Dava konusu taşınmazın ...’dan geldiği hususunda taraflar arasında bir ihtilaf olmayıp ...’ın terekesinin taksim edilip edilmediği, taksim edilmiş ise ...’a kalıp kalmadığı, ...’ın çekişmeli taşınmazı davalıya satıp satmadığı noktasında ihtilaf bulunduğu anlaşılmaktadır.

3.2. İlgili Hukuk

3.2.1. 6100 sayılı HMK’nın 190/1. maddesinde, “İspat yükü, kanunda özel bir düzenleme bulunmadıkça, iddia edilen vakıaya bağlanan hukuki sonuçtan kendi lehine hak çıkaran tarafa aittir.”, 4721 sayılı TMK’nın 6. maddesinde, “Kanunda aksine bir hüküm bulunmadıkça, taraflardan her biri, hakkını dayandırdığı olguların varlığını ispatla yükümlüdür.” düzenlemelerine yer verilmiştir.

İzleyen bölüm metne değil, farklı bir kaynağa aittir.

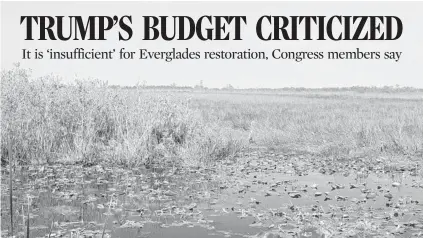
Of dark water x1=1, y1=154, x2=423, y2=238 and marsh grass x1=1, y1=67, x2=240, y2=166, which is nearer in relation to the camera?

3.2.2. 3402 sayılı Kadastro Kanunu’nun 15. maddesi, "Tapuda kayıtlı taşınmaz malların malikleri veya bunların mirasçıları arasında, tapuda kayıtlı olmayan taşınmaz malların ise on dördüncü madde gereğince belirlenen zilyetleri arasında taksim edildikleri belgelerle veya bilirkişi veyahut tanık beyanları ile sabit olduğu takdirde bu mallar taksim gereğince zilyetleri adına tespit olunur.” hükmünü içermektedir.

3.3. Değerlendirme

Dosya içeriğine, toplanan delillere, kararın (IV/3.) numaralı bendinde yer verilen Bölge Adliye Mahkemesinin kararında dayandığı yasal ve hukuksal gerekçeye göre, yazılı şekilde karar verilmesinde bir isabetsizlik bulunmamaktadır.

VI. SONUÇ

Açıklanan nedenlerle; davacılar vekilinin yerinde bulunmayan temyiz itirazlarının reddiyle usul ve yasaya uygun olan Bölge Adliye Mahkemesi kararının 6100 sayılı HMK'nın 370. maddesi uyarınca ONANMASINA, aşağıda yazılı 26.30 TL bakiye onama harcının temyiz edenlerden alınmasına, 20/04/2022 tarihinde kesin olmak üzere oy birliği ile karar verildi.